◆ Exercises to complete
**A.** How would you render this sentence from the opinion piece on Abe and Japanese fascism below in Spanish: "The Rescript was banned by the American occupation authority after Japan’s defeat and surrender in WW2."
**B.** According to the opinion piece on Abe and Japanese fascism below, why did the video of Osaka toddlers reciting the Imperial Rescript set off alarm bells across Japan? Answer in one to three sentences.
**C.** Proceed with the opinion piece on Abe and Japanese fascism below, picking up right after its final sentence.

[Opening Excerpted passage section]

Abe is Taking Japan Back to the Bad Old Fascism

History, like time, doesn’t end; it rolls on, inexorably. Sometimes, history repeats itself, to the dismay and even great consternation of nations and peoples on the receiving end of historical folly and madness.

Since  Maidan, fascists and neo-fascists in some parts of Europe, particularly Ukraine, have come out of the closets and woodworks. In Asia, fascism in Japan has bestirred itself and reared its ugly head again after Abe returned to the apex of power as prime minister in 2012. His first term had ended after only one year in 2007, when his party lost control of the upper house for the first time in 52 years.

In February this year, a video of toddlers in an Osaka kindergarten reciting the Imperial Rescript scandalized the entire nation. The Rescript, which behooves Japanese to die for the emperor, was used to promote militarism in the 1930s and 1940s. Young Kamikaze or suicide pilots who crashed their planes into Allied warships in WW2 epitomized such militarism, much like Islamist suicide bombers today.

The Rescript was banned by the American occupation authority after Japan’s defeat and surrender in WW2. That the Rescript should re-enter the playrooms in a kindergarten after a 72-year absence, and with Abe’s wife looking on approvingly and heaping praises on the toddlers reciting it, has sent alarm bells ringing across Japan. Despite considerable public disquiet over the video, Abe’s government still pressed ahead and approved chanting of the Rescript as part of the school curriculum.

Barely two months after the controversy surrounding the Imperial Rescript, another furore erupted. This time, it was the Japanese cabinet’s approval of Hitler’s Mein Kampf as “appropriate” teaching material in schools. This isn’t just politically incorrect; it’s sheer defiance of international norms against racial supremacy.

[Closing Excerpted passage section]
[Opening Available data section]

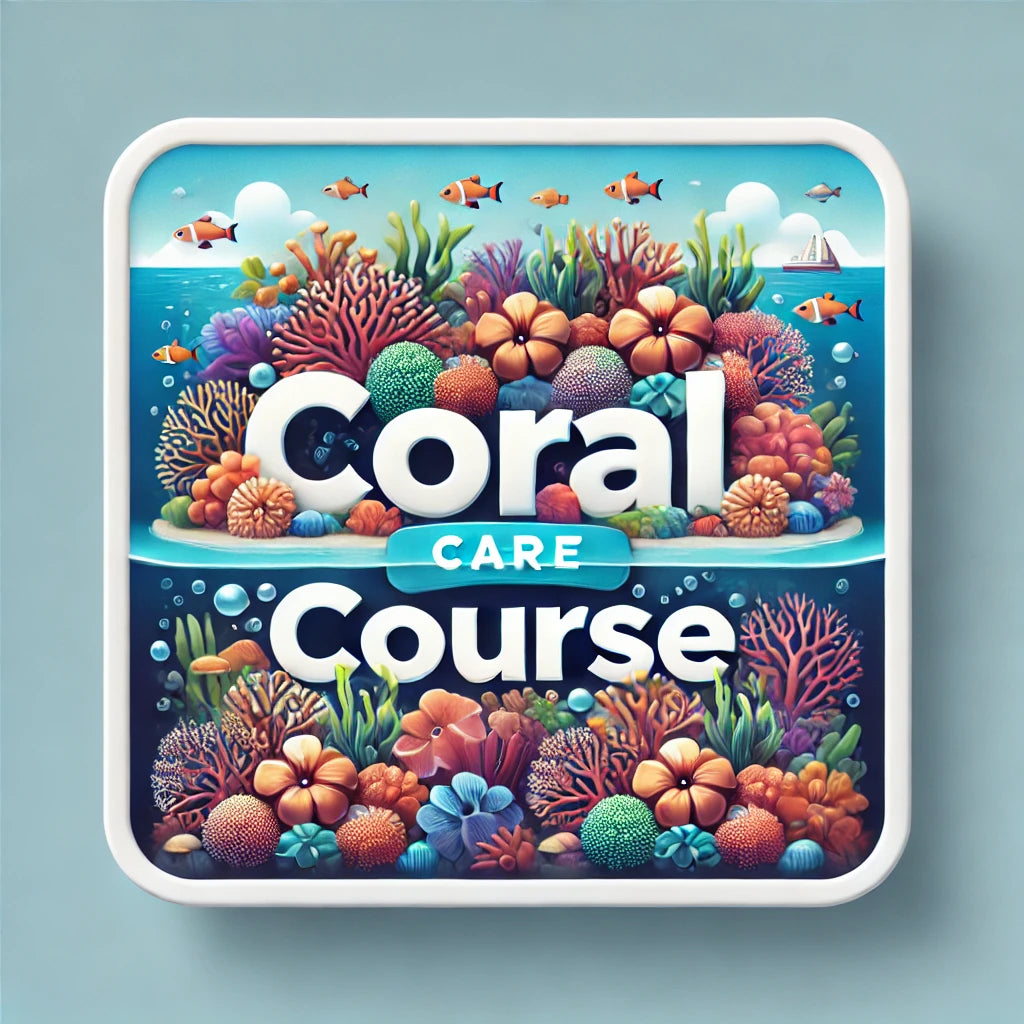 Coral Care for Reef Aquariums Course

[Closing Available data section]
[Opening Available data section]

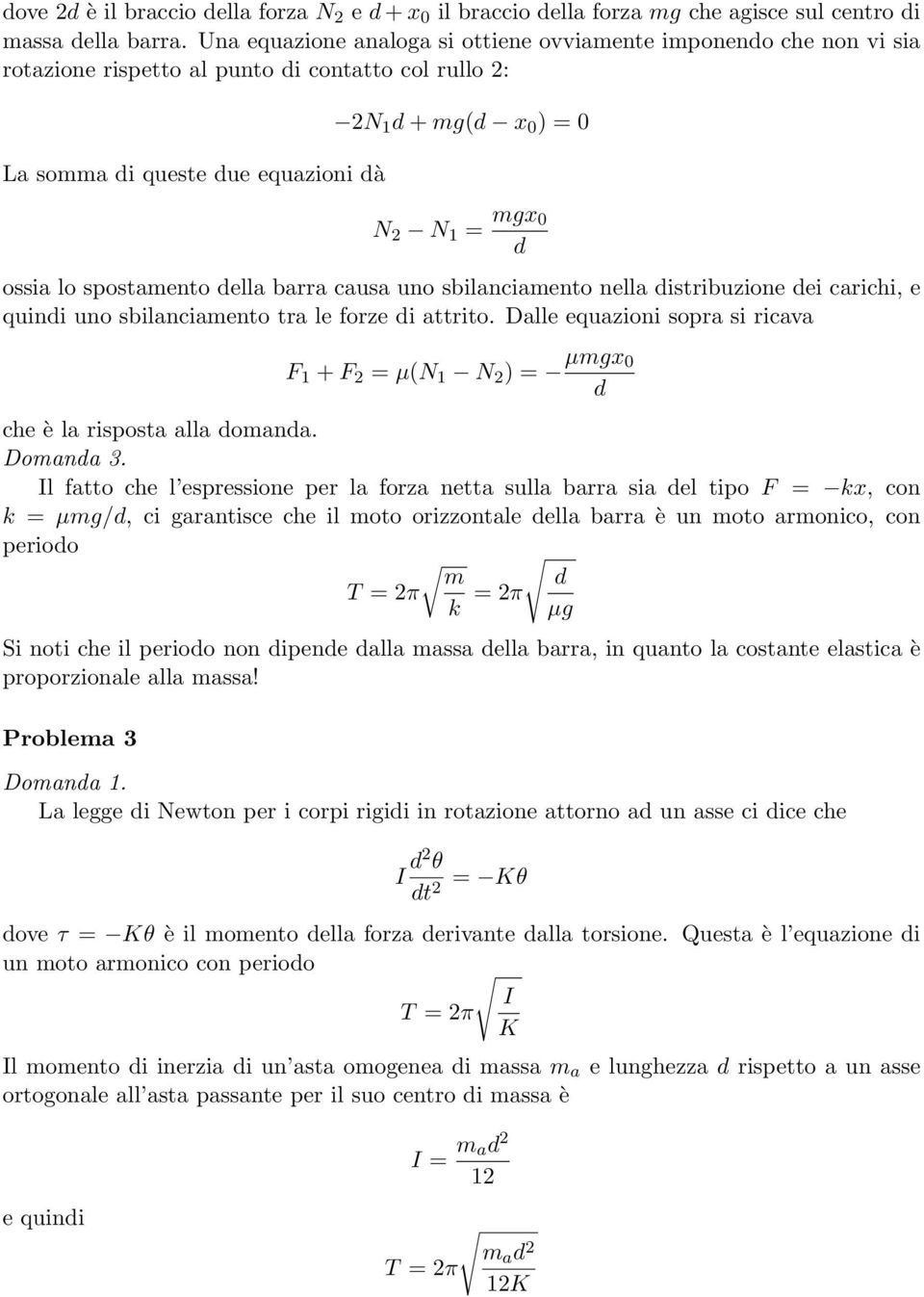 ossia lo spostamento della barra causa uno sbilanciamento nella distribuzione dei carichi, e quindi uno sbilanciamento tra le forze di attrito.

[Closing Available data section]

◆ Outputs in order
**A.** El Rescripto fue prohibido por la autoridad de ocupación estadounidense tras la derrota y la rendición de Japón en la Segunda Guerra Mundial.

**B.** The Rescript calls on Japanese to die for the emperor and was used to promote militarism in the 1930s and 1940s, so the American occupation banned it after Japan's defeat. Its return to a kindergarten after a 72-year absence, with Abe's wife watching approvingly and praising the children, alarmed the country.

**C.**
Japanese acquired a sense of superiority as a result of advances in various fields during the Meiji Restoration. They felt it their divine duty to rule over peoples they aconsidered inferior to themselves in East Asia, especially Korea and China. Thus, their propaganda of a Greater East Asia Co-Prosperity Sphere during WW2 by invading and occupying China and other countries in SE Asia under the guise of chasing off European colonists. Through Mein Kampf, Abe also telegraphs his intention to make Japan the foremost military power in Asia, seeking to achieve what his maternal grandfather had failed to do in WW2, and emulating what Hitler had done after the defeat of Germany in WW1.

Those two incidents are not isolated or pure coincidences. They are parts of the concerted plans by Abe and the radical right-wing group Nippon Kaigi to systematically condition the young so that they are willing to be the cannon fodder in wars of aggression to be waged by a new fascist Japan in future. Such spectres of past Japanese fascism have raised red flags from Bangkok to Beijing.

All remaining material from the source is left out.